Lars looked at the sky, squinting.
“Lucky break with the sunshine. Supposed to get a bad storm later.”
“How long will this take?” she asked hand on her hip.
“Depends on how it sets but I’d say an hour or two.”
“I’ll be inside. Come upstairs when you’re done.”
As he dressed to leave, Lars asked Bunny if she wanted to see the end result. She said no, she was sure it was fine. He left shortly before dark.
She stood at the kitchen window watching him go, thinking of how surprised Rex would be when he saw Carly’s head instead of hers on the statue. Now, she thought, there would be no need for him to sculpt her. It was all taken care of. She poured herself a glass of champagne and went back upstairs.
The rain began again, this time the wind was so strong that eventually Bunny had to pull down the storm-shutters. The aluminum rattled.
She fell asleep to what sounded like a freight train pounding by the house. She dreamed that Rex had carved a million busts of Carly and placed them in every room.
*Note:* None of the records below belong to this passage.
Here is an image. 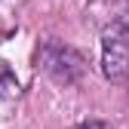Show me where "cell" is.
I'll list each match as a JSON object with an SVG mask.
<instances>
[{
	"mask_svg": "<svg viewBox=\"0 0 129 129\" xmlns=\"http://www.w3.org/2000/svg\"><path fill=\"white\" fill-rule=\"evenodd\" d=\"M77 129H111V123H105V120H83Z\"/></svg>",
	"mask_w": 129,
	"mask_h": 129,
	"instance_id": "obj_4",
	"label": "cell"
},
{
	"mask_svg": "<svg viewBox=\"0 0 129 129\" xmlns=\"http://www.w3.org/2000/svg\"><path fill=\"white\" fill-rule=\"evenodd\" d=\"M102 74L111 83H123L129 77V34L117 22L105 25L102 34Z\"/></svg>",
	"mask_w": 129,
	"mask_h": 129,
	"instance_id": "obj_2",
	"label": "cell"
},
{
	"mask_svg": "<svg viewBox=\"0 0 129 129\" xmlns=\"http://www.w3.org/2000/svg\"><path fill=\"white\" fill-rule=\"evenodd\" d=\"M114 22L129 34V0H123V9H114Z\"/></svg>",
	"mask_w": 129,
	"mask_h": 129,
	"instance_id": "obj_3",
	"label": "cell"
},
{
	"mask_svg": "<svg viewBox=\"0 0 129 129\" xmlns=\"http://www.w3.org/2000/svg\"><path fill=\"white\" fill-rule=\"evenodd\" d=\"M37 68L43 74H49L55 83L71 86V83H77V80L83 77L86 61H83V55L77 49H71V46H64L58 40H46L37 49Z\"/></svg>",
	"mask_w": 129,
	"mask_h": 129,
	"instance_id": "obj_1",
	"label": "cell"
}]
</instances>
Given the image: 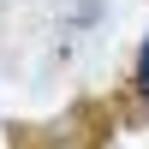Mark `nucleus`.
Returning a JSON list of instances; mask_svg holds the SVG:
<instances>
[{"instance_id": "nucleus-1", "label": "nucleus", "mask_w": 149, "mask_h": 149, "mask_svg": "<svg viewBox=\"0 0 149 149\" xmlns=\"http://www.w3.org/2000/svg\"><path fill=\"white\" fill-rule=\"evenodd\" d=\"M137 90H143V102H149V42H143V54H137Z\"/></svg>"}]
</instances>
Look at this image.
She woke in the middle of the night in a cold sweat to the wind bashing against the shutters.
She threw back the covers of the bed she had shared with Rex all these years, through tears and happiness, arguments and discussions about his career. The fights they had about an affair she had years ago with one of Rex’s employees. The time he left her only to come back because he loved her too much.
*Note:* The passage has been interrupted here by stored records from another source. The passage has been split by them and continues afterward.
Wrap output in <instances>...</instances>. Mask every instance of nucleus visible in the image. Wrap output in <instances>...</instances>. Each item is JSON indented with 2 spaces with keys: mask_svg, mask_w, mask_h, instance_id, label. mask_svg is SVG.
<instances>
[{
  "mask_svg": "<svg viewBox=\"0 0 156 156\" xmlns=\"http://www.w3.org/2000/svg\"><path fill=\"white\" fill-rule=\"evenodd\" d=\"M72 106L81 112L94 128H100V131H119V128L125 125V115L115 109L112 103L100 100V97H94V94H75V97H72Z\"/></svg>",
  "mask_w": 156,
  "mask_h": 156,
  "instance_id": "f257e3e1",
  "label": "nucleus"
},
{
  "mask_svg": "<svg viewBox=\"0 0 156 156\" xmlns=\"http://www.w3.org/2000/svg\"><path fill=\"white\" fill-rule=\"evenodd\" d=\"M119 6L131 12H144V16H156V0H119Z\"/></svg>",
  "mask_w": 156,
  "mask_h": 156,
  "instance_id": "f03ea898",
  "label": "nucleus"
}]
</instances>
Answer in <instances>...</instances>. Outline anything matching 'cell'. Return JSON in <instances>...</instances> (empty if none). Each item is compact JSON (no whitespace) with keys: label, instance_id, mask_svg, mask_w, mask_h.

He hadn’t phoned since speaking to the maid, not that she expected him to. He seldom phoned from a business trip anymore, but now she wanted to speak to him.
Maybe she had made a mistake. Perhaps if she got a hammer she could smash the statue’s head before he came back. The trip could be cancelled. Lars meant nothing to her.
As she reached for the phone, she heard a clank and a thud coming from outside. She went to the bathroom, rolled up the shutter but couldn’t see anything in the watery dark.
Downstairs she threw on her raincoat and sneakers. Outside she pushed open the swinging wrought-iron gate leading to the pool and the statue. She felt a sharp crack as her foot struck something hard.
“Shit!” She shrieked into the wind while instinctively looking down.
In the dim light of the security lamps, cradled by a bed of flattened daisies at her feet lay Carly’s head, the serene face turned upwards, the eyes gazing blissfully towards the storm.